In other words, bibelot and beyond

  • bibelot, noun. A small object of curiosity, beauty, or rarity.
  • biblist or biblicist, noun. A person who regards the Bible as the only rule of faith.
  • cybernetic, adjective. Of or relating to cybernetics—the mathematical study of communication and control in the animal and the machine; of or relating to computers and internet.
  • declaim, verb. To speak aloud in an oratorical manner; to inveigh (usually followed by against).
  • disclaim, verb. To deny or repudiate interest in or connection with.
  • dogfooding, noun. A company’s use of its own product or services, as a way of testing and helping to sell it.
  • elsewhither, adverb. In another direction; toward a different place or goal.
  • fusty, adjective. Moldy or musty; stale-smelling or stuffy; (figuratively) old-fashioned or out-of-date.
  • gaslighting, noun. The action of tricking or controlling someone by making them believe things that are not true (especially by suggesting that the person may be mentally ill).
  • monolith, noun. A large block of stone, especially one used in architecture or sculpture.
  • palate, noun. The roof of the mouth; one’s sense of taste; an intellectual taste or liking.
  • palette, noun. A thin oval or rectangular board or tablet on which a painter holds and mixes pigments.
  • pallet, noun. A portable platform for handling, storing, or moving materials and packages.
  • penurious, adjective. Marked by or suffering from penury (severe poverty); given to or marked by extreme stinting frugality.
  • pericope, noun. A selection from a book, especially a lection (a liturgical reading for a particular day).
  • periscope, noun. A tubular optical instrument containing lenses and mirrors by which an observer obtains an otherwise obstructed field of view.
  • quincunx, noun. An arrangement of things by fives in a square or a rectangle, one being placed at each corner and one in the middle.
  • shill, noun. A person who publicizes or praises something or someone for reasons of self-interest, personal profit, or friendship or loyalty; (verb) to work as a shill; to hustle.
  • steelmanning, noun.
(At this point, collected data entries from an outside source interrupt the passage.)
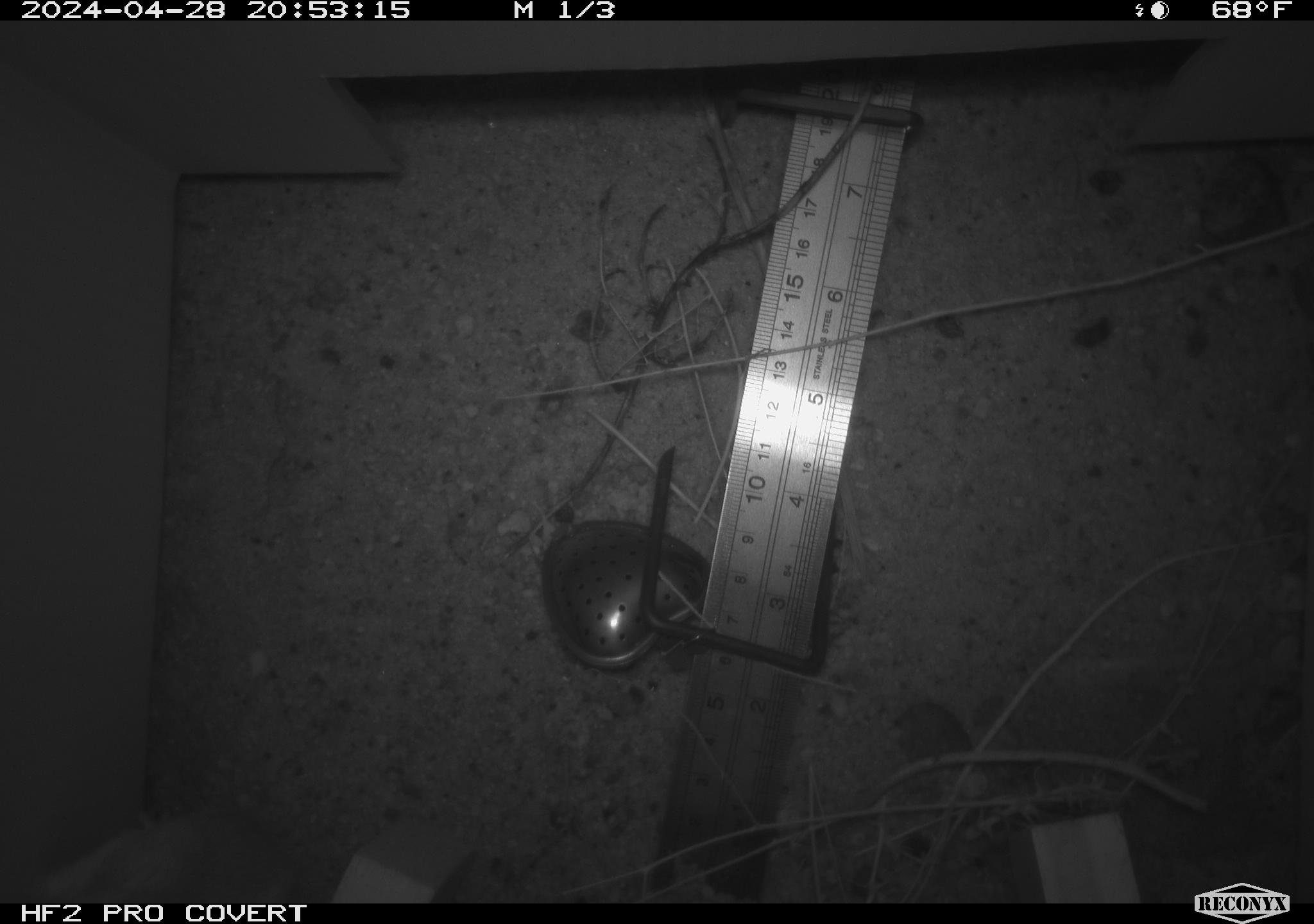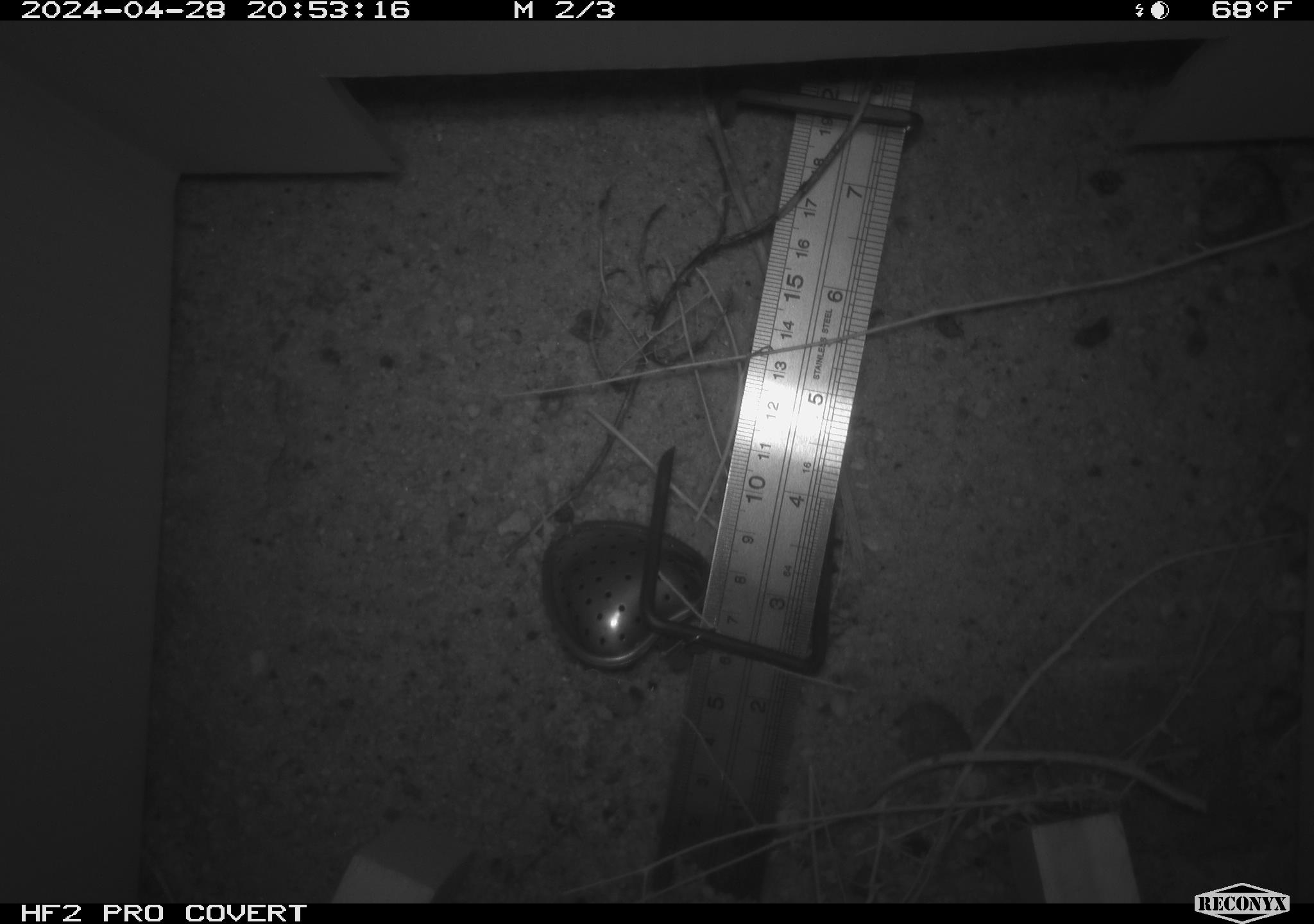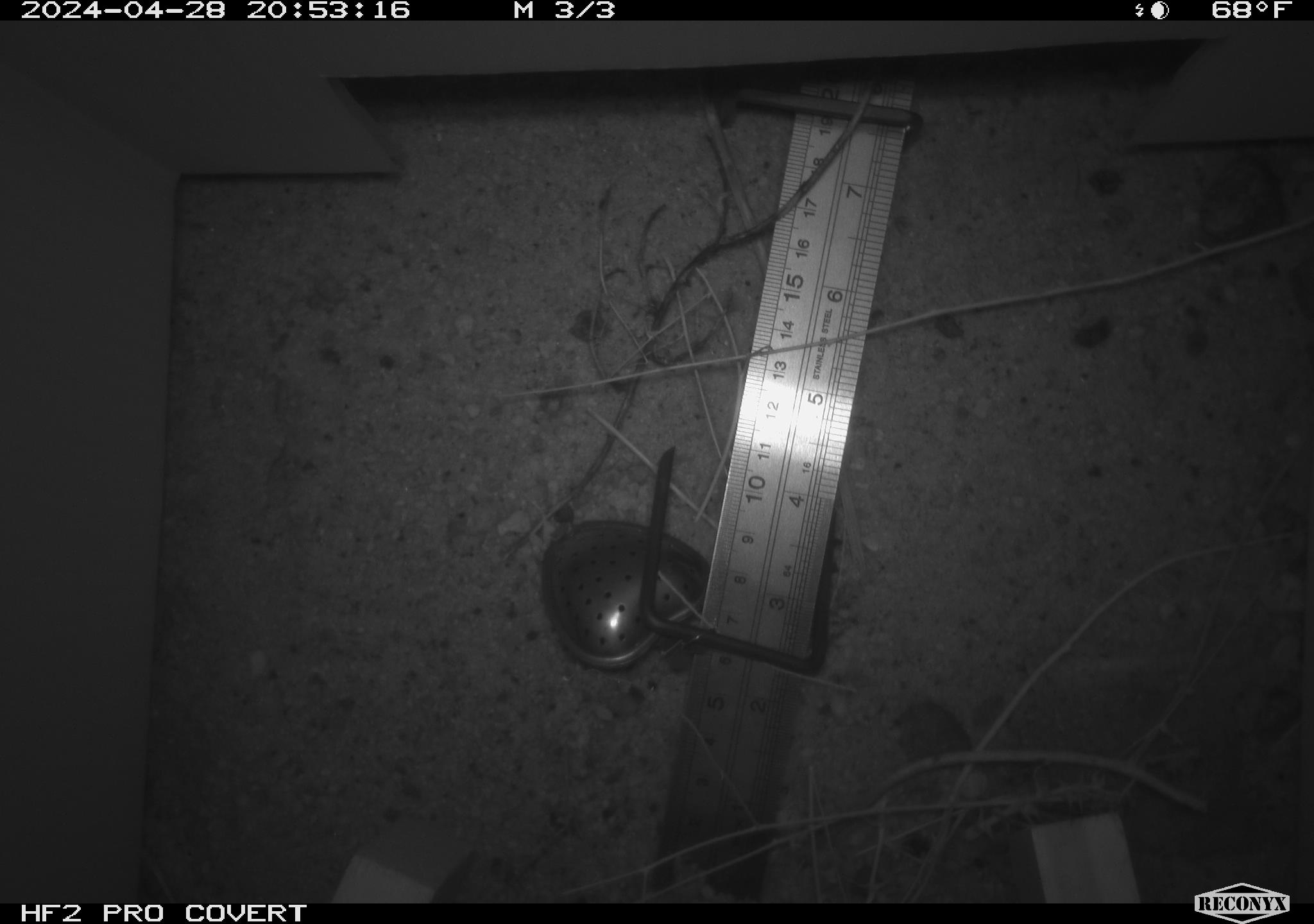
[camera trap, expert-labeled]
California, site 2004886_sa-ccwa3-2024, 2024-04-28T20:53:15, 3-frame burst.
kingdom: Animalia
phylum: Chordata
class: Mammalia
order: Rodentia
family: Heteromyidae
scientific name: Heteromyidae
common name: kangaroo rats and pocket mice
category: heteromyidae family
The practice of applying the rhetorical principle of charity through addressing the strongest form of the other person’s argument.
  • Te Deum, noun. (italics) an ancient Latin hymn of praise to God, in the form of a psalm, sung regularly at matins in the Roman Catholic Church and, usually, in an English translation, at Morning Prayer in the Anglican Church, as well as on special occasions as a service of thanksgiving; a musical setting of this hymn.
  • tedium, noun. The quality or state of being wearisome; irksomeness; tediousness.
  • triduum, noun. (Roman Catholic tradition) A series of special religious observances over a three-day period, in preparation for a great feast.
  • xenolith, noun. A rock fragment foreign to the igneous mass in which it occurs.
  • yeoman farmer, noun. A man who farmed his own land.